▶ _TASK TO CARRY OUT_
Across all the records, filter for lines with the word "burst" and copy them.

--- PROVIDED INFORMATION Enclosed Below ---

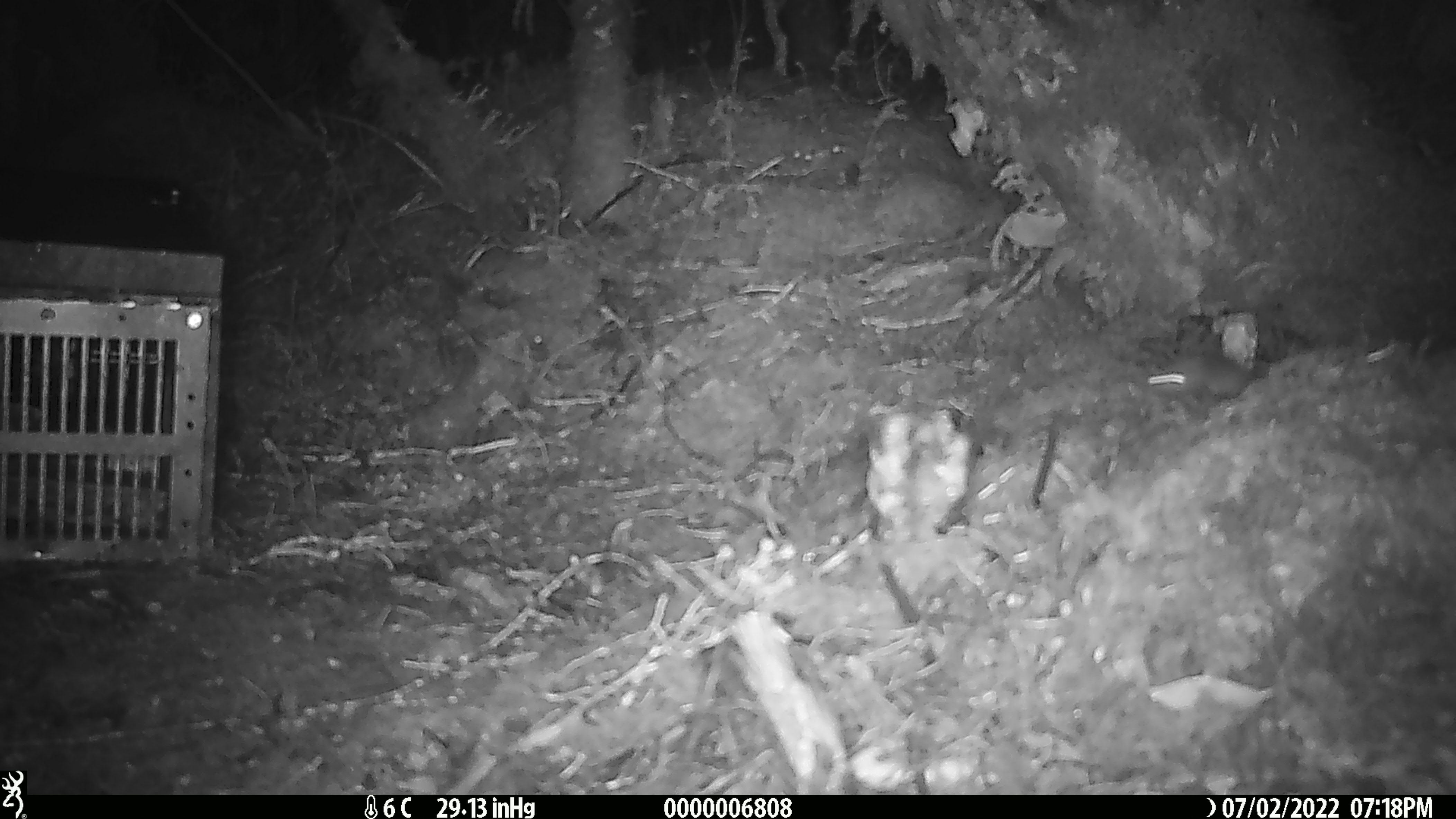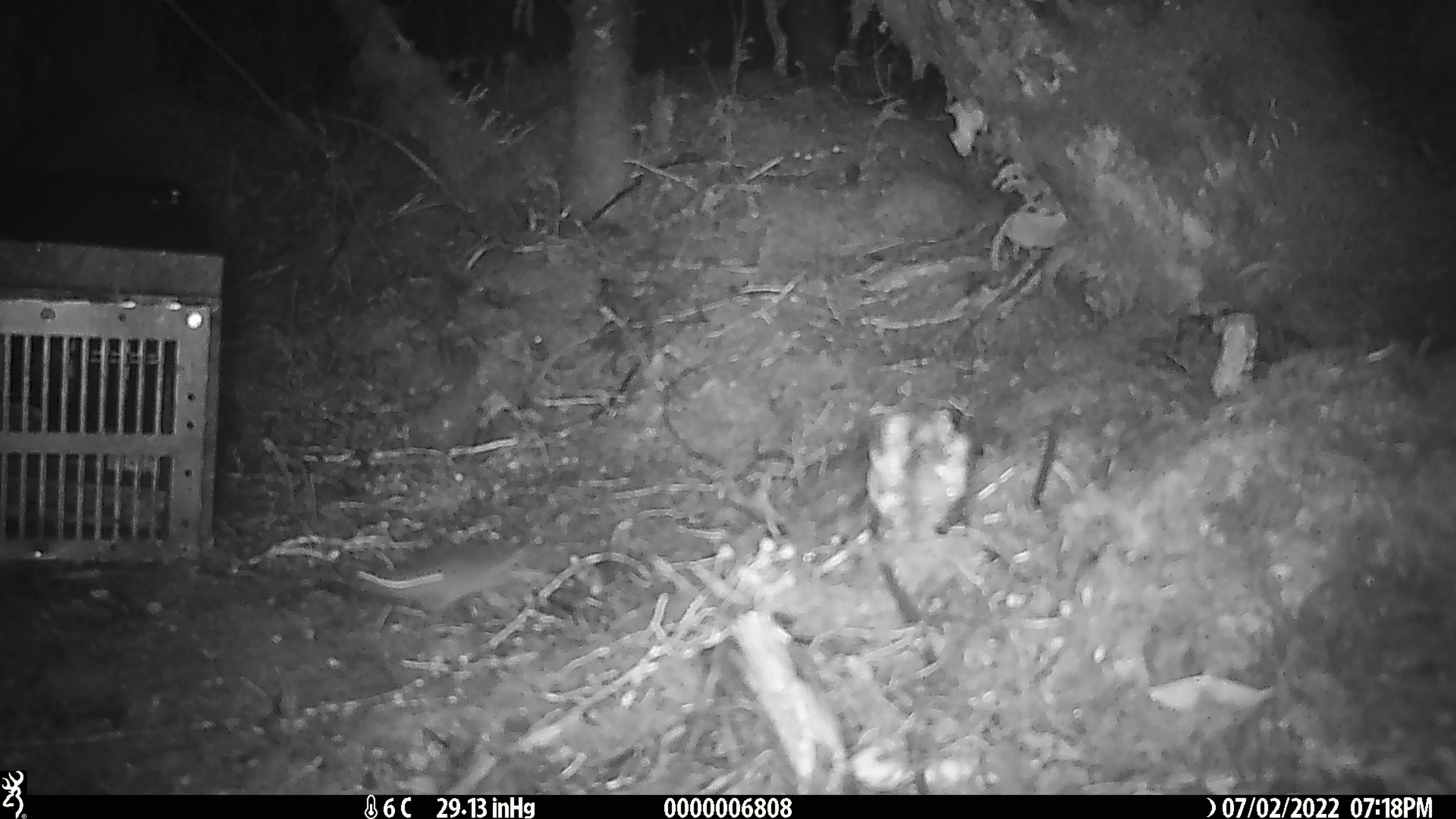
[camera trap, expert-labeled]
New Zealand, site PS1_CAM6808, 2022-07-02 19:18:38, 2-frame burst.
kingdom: Animalia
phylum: Chordata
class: Mammalia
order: Rodentia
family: Muridae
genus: Mus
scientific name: Mus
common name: mouse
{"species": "mouse (Mus)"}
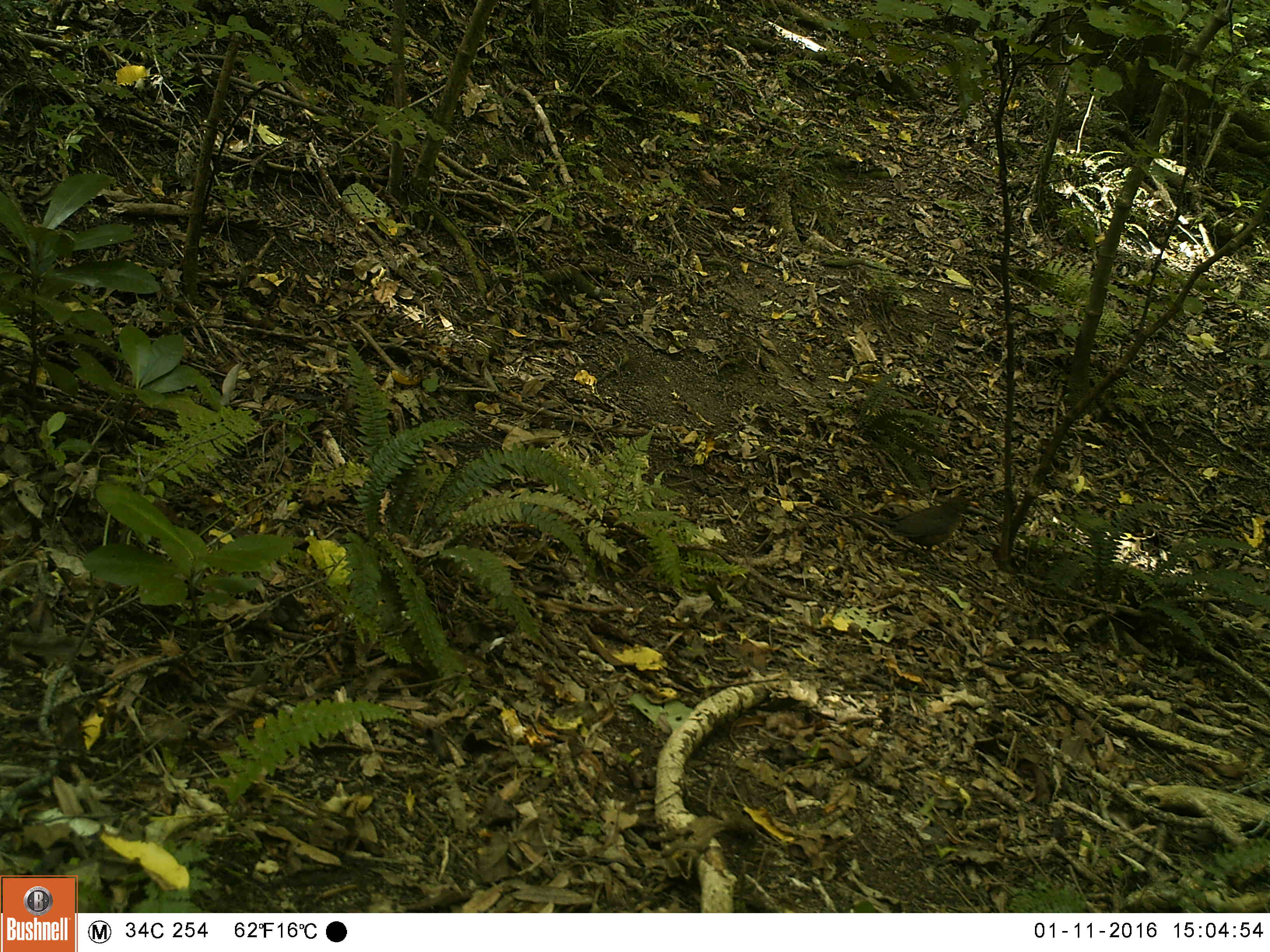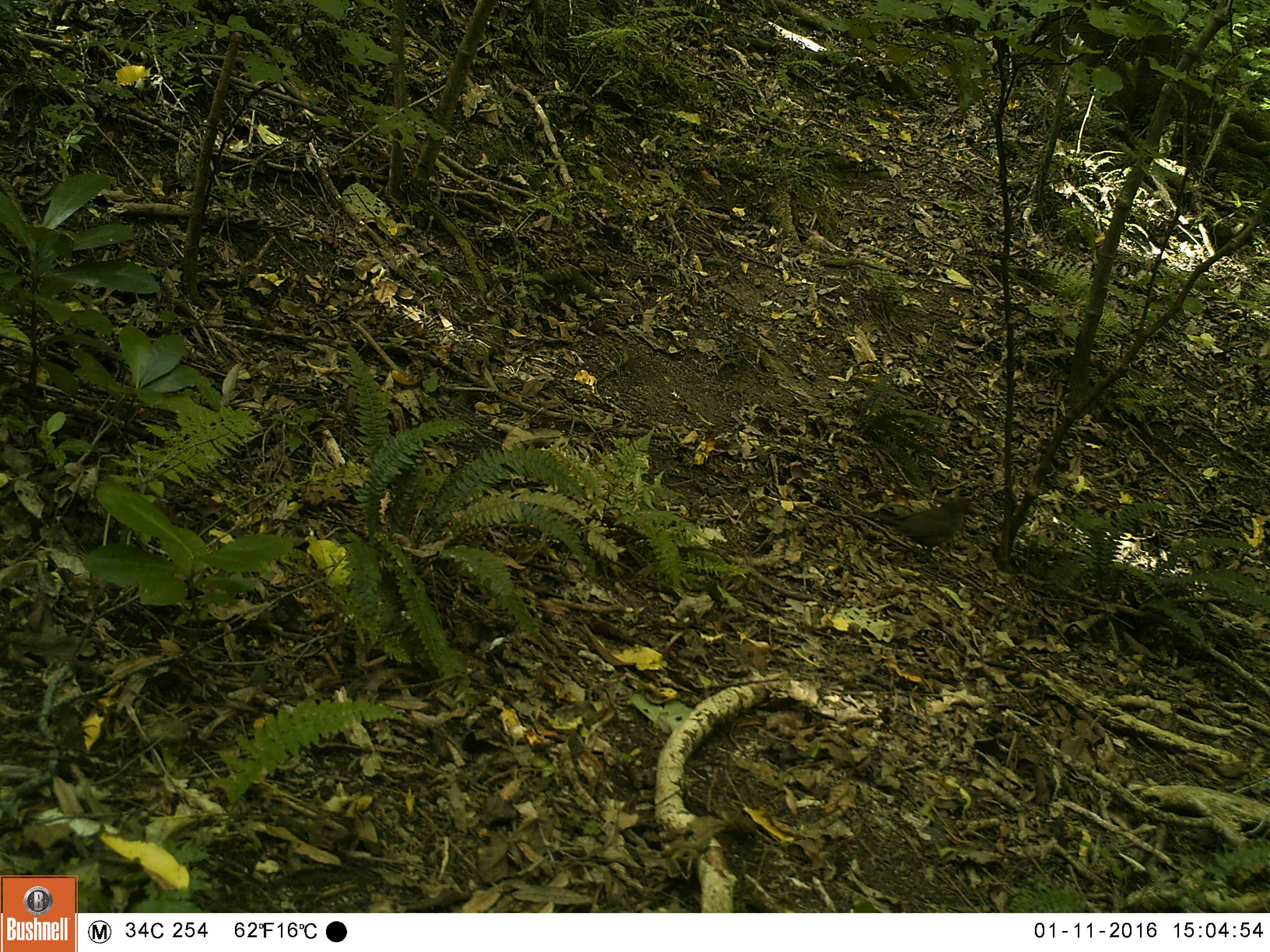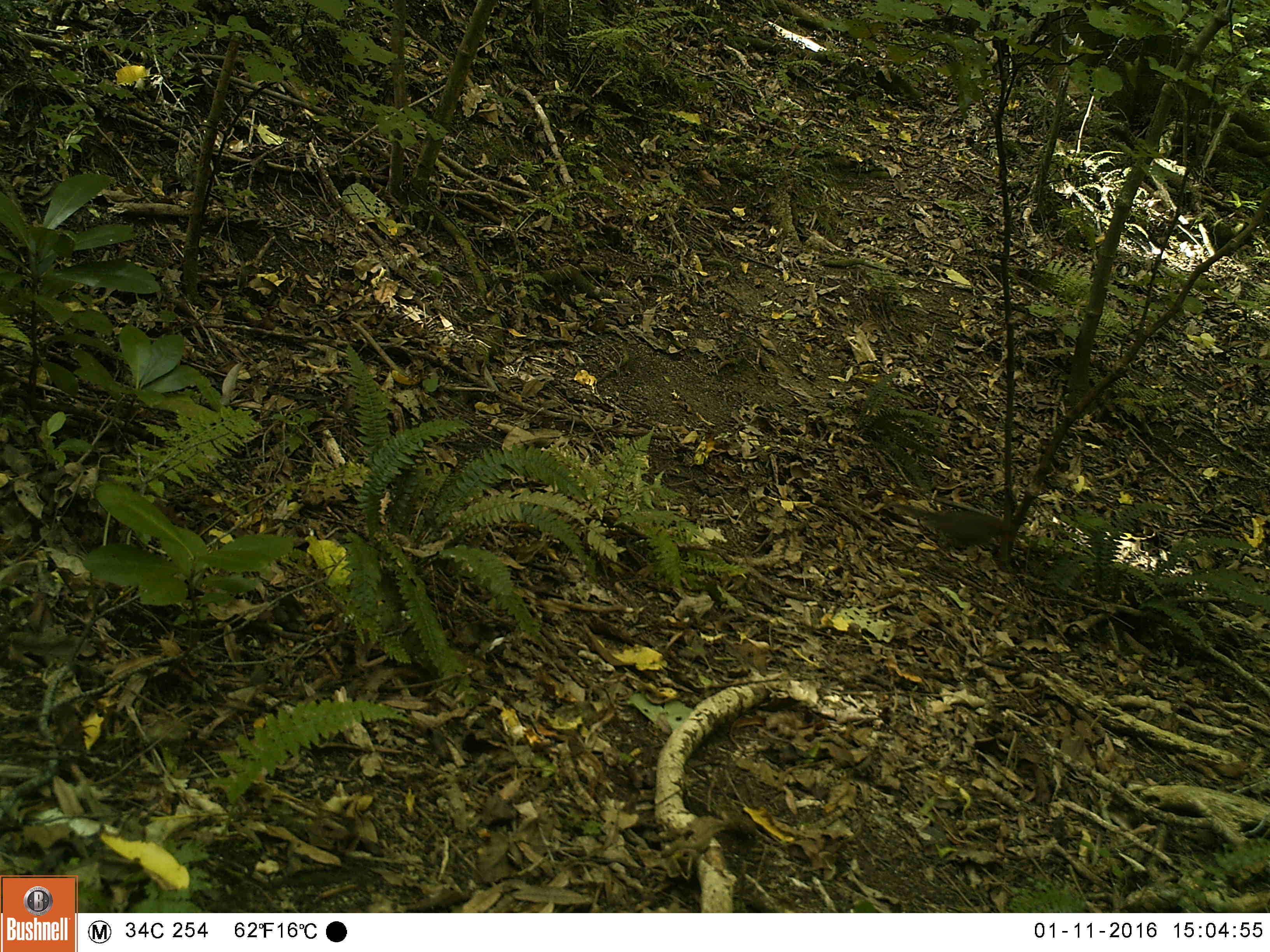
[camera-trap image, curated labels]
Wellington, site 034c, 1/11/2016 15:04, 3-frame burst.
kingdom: Animalia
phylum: Chordata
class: Aves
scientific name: Aves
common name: bird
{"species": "bird (Aves)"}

--- End of Enclosed PROVIDED INFORMATION ---

▶ _TASK OUTPUT_
New Zealand, site PS1_CAM6808, 2022-07-02 19:18:38, 2-frame burst.
Wellington, site 034c, 1/11/2016 15:04, 3-frame burst.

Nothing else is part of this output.